Patient de sexe masculin, âgé de 17 ans, adressé au service de chirurgie maxillo-faciale de l'Université de Talca, pour avoir présenté une lésion au niveau de l'angle mandibulaire droit, révélée lors d'un contrôle téléradiographique latéral cervical, suite à un accident de voiture.
Le patient n'a signalé aucun antécédent personnel ou familial. Les antécédents de tabagisme, d'alcoolisme et de toxicomanie étaient négatifs, tout comme la prise de médicaments ou les allergies aux médicaments. L'examen physique général n'a pas été compromis. Aucune altération esthétique ou fonctionnelle n'a été observée à l'examen clinique extraoral. La palpation intrabuccale a révélé une légère augmentation de volume dans la zone postérieure du vestibule mandibulaire.

Dans l'étude radiologique conventionnelle, on a observé une image uniloculaire étendue de densité mixte, avec une prédominance radio-opaque, entourée d'une bande radiotransparente avec des limites corticalisées nettes situées dans la zone de la dent 48, partiellement surprojetée dans les racines de la dent 47 avec un renflement des dalles osseuses et avec un rejet de la dent 48 vers la région distale et céphalique. Le canal mandibulaire était déplacé vers le bord basilaire dans le segment correspondant au corps mandibulaire et rejeté distalement dans la branche ascendante.

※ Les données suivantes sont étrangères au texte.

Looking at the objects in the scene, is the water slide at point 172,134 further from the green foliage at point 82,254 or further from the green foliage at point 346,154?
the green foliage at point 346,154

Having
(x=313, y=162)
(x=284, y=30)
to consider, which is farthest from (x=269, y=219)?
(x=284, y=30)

L'étude a été complétée par une tomographie axiale computérisée montrant une lésion hyperdense, aux limites claires et corticalisées, avec élargissement des tables osseuses. Ses dimensions étaient les suivantes : antéro-postérieur 25,9 mm, vestibulo-palatin 21 mm et 28,3 mm pour le plus grand diamètre céphalo-caudal.

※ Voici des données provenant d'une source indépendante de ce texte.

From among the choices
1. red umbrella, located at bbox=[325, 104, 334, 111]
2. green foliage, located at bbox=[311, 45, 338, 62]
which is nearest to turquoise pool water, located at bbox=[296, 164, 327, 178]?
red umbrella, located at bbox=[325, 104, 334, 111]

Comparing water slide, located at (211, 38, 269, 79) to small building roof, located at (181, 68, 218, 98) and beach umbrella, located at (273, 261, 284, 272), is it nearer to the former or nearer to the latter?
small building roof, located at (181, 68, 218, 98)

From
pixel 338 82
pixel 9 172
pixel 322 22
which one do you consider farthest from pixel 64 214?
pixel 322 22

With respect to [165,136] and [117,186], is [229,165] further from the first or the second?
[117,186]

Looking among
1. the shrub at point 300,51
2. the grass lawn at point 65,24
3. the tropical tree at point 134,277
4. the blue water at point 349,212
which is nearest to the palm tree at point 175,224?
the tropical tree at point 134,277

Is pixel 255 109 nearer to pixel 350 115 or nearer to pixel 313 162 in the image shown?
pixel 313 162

L'acquisition des images a été traitée avec le logiciel Dentascan®, obtenant des reconstructions axiales, panorex et transversales de la zone d'intérêt, qui ont confirmé la proximité du canal mandibulaire, ainsi que l'implication des deux tables.

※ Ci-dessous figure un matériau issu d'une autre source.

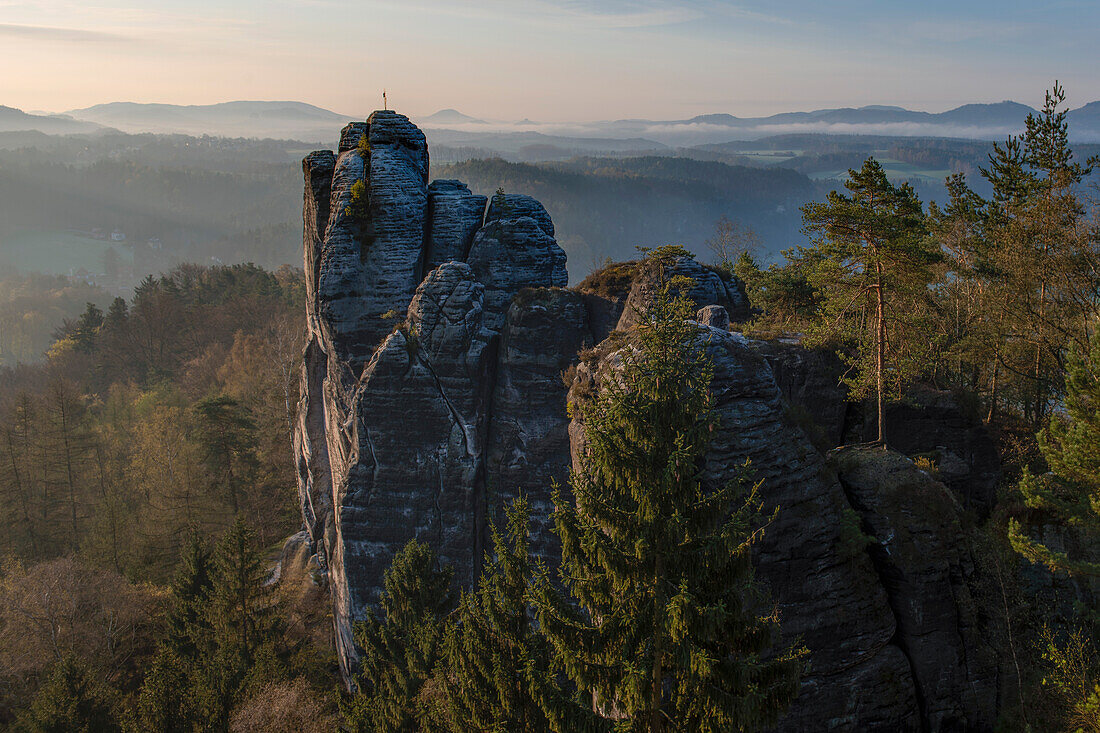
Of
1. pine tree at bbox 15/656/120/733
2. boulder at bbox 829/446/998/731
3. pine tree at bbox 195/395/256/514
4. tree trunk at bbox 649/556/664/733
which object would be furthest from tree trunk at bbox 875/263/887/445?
pine tree at bbox 195/395/256/514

Le diagnostic différentiel pour ce cas était un odontome complexe immature, un fibroodontome améloblastique, une tumeur odontogène épithéliale calcifiante et un kyste odontogène épithélial calcifiant.
Après l'étude radiologique, une biopsie incisionnelle a été réalisée sous anesthésie locale, qui comprenait les tissus mous et durs, montrant un tissu calcifié de type dentine, avec des zones de calcification mineure et un tissu conjonctif fibreux laxiste qui ressemblait au réticulum stellaire de l'organe dentaire. La périphérie présentait un tissu conjonctif fibreux et quelques petites zones présentant un épithélium d'origine odontogène avec la présence de cellules cylindriques périphériques de type améloblaste. L'échantillon était irrégulier et ne présentait aucune structure denticulaire. En conséquence, le diagnostic histologique était une lésion compatible avec un odontome en formation avec la présence de changements améloblastiques.
L'énucléation de la lésion a été réalisée sous anesthésie générale, en utilisant une approche extraorale au niveau de l'angle mandibulaire droit pour faciliter le modelage et la mise en place ultérieure d'une ostéosynthèse rigide. On a ainsi accédé à la zone affectée, trouvant une table vestibulaire très diminuée, qui a été retirée pour faire place à l'exposition et à l'élimination complète de la lésion, concluant par un curetage du lit chirurgical. Le reste du tissu osseux sain étant très pauvre, la mise en place d'une plaque de reconstruction de 2.4 au niveau de l'angle et du corps mandibulaire a été prévue pour apporter une plus grande solidité et prévenir une fracture pathologique. Une greffe immédiate n'a pas été prévue en raison de la possibilité de récidive.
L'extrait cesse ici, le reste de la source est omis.